[start Listing]

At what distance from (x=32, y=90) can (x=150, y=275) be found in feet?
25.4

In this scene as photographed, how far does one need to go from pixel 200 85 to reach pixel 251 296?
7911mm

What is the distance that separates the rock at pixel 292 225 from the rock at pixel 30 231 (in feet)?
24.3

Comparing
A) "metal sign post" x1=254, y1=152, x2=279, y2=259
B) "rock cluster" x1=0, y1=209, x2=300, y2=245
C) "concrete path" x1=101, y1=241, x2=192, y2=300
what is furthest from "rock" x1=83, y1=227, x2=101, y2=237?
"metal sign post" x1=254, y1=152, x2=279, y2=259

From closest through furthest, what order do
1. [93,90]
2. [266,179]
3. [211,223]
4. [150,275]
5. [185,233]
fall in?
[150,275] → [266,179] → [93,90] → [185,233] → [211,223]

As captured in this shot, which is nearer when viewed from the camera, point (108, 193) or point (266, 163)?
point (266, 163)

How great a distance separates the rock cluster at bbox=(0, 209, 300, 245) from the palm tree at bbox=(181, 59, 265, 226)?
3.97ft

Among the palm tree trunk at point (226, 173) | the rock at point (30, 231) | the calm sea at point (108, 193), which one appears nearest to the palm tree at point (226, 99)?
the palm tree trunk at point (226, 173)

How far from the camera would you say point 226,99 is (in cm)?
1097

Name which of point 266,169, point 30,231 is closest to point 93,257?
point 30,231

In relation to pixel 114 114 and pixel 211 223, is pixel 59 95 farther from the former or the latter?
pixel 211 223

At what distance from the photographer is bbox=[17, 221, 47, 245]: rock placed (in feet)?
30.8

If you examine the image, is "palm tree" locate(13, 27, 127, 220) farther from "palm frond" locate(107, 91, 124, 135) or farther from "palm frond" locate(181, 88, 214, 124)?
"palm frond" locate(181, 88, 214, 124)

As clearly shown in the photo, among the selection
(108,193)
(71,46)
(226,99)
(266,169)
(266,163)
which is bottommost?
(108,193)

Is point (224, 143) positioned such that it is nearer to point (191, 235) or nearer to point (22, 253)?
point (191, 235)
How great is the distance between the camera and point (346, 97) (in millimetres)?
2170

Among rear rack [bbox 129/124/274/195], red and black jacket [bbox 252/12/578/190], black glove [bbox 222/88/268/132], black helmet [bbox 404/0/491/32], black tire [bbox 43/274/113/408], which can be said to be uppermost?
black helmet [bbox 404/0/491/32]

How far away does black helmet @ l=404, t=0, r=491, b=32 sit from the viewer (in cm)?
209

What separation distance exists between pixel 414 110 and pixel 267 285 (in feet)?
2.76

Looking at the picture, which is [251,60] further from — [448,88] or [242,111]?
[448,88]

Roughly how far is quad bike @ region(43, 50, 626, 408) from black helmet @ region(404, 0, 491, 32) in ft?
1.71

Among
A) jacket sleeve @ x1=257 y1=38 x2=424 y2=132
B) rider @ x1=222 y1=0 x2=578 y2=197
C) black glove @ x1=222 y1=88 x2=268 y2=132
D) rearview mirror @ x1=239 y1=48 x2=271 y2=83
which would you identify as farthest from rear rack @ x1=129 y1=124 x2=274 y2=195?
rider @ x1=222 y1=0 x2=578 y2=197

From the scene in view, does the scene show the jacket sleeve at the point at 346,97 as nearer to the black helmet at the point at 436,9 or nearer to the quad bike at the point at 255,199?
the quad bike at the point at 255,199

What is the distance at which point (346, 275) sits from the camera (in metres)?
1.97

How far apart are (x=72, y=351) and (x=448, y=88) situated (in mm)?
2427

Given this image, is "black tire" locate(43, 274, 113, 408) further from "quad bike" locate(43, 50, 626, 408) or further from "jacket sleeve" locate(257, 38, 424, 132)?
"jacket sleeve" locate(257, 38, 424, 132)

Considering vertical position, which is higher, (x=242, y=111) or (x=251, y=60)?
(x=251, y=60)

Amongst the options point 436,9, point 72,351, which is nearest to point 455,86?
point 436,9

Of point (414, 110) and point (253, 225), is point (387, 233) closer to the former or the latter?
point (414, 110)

[end Listing]

* **Short exercise**:
Please restate the whole listing word for word.

* **Reply**:
At what distance from (x=32, y=90) can (x=150, y=275) be found in feet?
25.4

In this scene as photographed, how far does one need to go from pixel 200 85 to reach pixel 251 296?
7911mm

What is the distance that separates the rock at pixel 292 225 from the rock at pixel 30 231 (in feet)?
24.3

Comparing
A) "metal sign post" x1=254, y1=152, x2=279, y2=259
B) "rock cluster" x1=0, y1=209, x2=300, y2=245
C) "concrete path" x1=101, y1=241, x2=192, y2=300
what is furthest from "rock" x1=83, y1=227, x2=101, y2=237?
"metal sign post" x1=254, y1=152, x2=279, y2=259

From closest through furthest, what order do
1. [93,90]
2. [266,179]
3. [211,223]
4. [150,275]
5. [185,233]
fall in?
[150,275] → [266,179] → [93,90] → [185,233] → [211,223]

As captured in this shot, which is nearer when viewed from the camera, point (108, 193) or point (266, 163)?
point (266, 163)

How great a distance separates the rock cluster at bbox=(0, 209, 300, 245) from the palm tree at bbox=(181, 59, 265, 226)?
3.97ft

Among the palm tree trunk at point (226, 173) | the rock at point (30, 231) | the calm sea at point (108, 193), which one appears nearest to the palm tree at point (226, 99)?
the palm tree trunk at point (226, 173)

How far from the camera would you say point 226,99 is (in cm)?
1097

Name which of point 266,169, point 30,231 is closest to point 93,257?
point 30,231

In relation to pixel 114 114 and pixel 211 223, is pixel 59 95 farther from the former or the latter?
pixel 211 223

At what distance from the photographer is bbox=[17, 221, 47, 245]: rock placed (in feet)?
30.8

If you examine the image, is "palm tree" locate(13, 27, 127, 220) farther from "palm frond" locate(107, 91, 124, 135) or farther from "palm frond" locate(181, 88, 214, 124)?
"palm frond" locate(181, 88, 214, 124)

As clearly shown in the photo, among the selection
(108,193)
(71,46)
(226,99)
(266,169)
(266,163)
which is bottommost?
(108,193)

Is point (224, 143) positioned such that it is nearer to point (191, 235) or nearer to point (22, 253)?
point (191, 235)
How great is the distance between the camera and point (346, 97) (in millimetres)?
2170

Among rear rack [bbox 129/124/274/195], red and black jacket [bbox 252/12/578/190], black glove [bbox 222/88/268/132], black helmet [bbox 404/0/491/32], black tire [bbox 43/274/113/408], which can be said to be uppermost?
black helmet [bbox 404/0/491/32]

How far away does black helmet @ l=404, t=0, r=491, b=32 sit from the viewer (in cm)?
209

What separation distance exists between pixel 414 110 and pixel 267 285 (in feet)?
2.76

Looking at the picture, which is [251,60] further from — [448,88] or [242,111]?
[448,88]

Roughly how far is quad bike @ region(43, 50, 626, 408) from black helmet @ region(404, 0, 491, 32) in ft?
1.71

Among
A) jacket sleeve @ x1=257 y1=38 x2=424 y2=132
B) rider @ x1=222 y1=0 x2=578 y2=197
C) black glove @ x1=222 y1=88 x2=268 y2=132
D) rearview mirror @ x1=239 y1=48 x2=271 y2=83
which would you identify as farthest from rear rack @ x1=129 y1=124 x2=274 y2=195?
rider @ x1=222 y1=0 x2=578 y2=197

From the scene in view, does the scene show the jacket sleeve at the point at 346,97 as nearer to the black helmet at the point at 436,9 or nearer to the quad bike at the point at 255,199?
the quad bike at the point at 255,199

What is the distance at which point (346, 275) sits from the camera (in metres)?
1.97

How far apart are (x=72, y=351) and (x=448, y=88) situated (in mm)?
2427

Given this image, is "black tire" locate(43, 274, 113, 408) further from "quad bike" locate(43, 50, 626, 408) or further from "jacket sleeve" locate(257, 38, 424, 132)?
"jacket sleeve" locate(257, 38, 424, 132)

Considering vertical position, which is higher, (x=242, y=111) or (x=251, y=60)?
(x=251, y=60)

Amongst the options point 436,9, point 72,351, which is nearest to point 455,86?
point 436,9

Of point (414, 110) and point (253, 225), is point (387, 233) closer to the former or the latter?
point (414, 110)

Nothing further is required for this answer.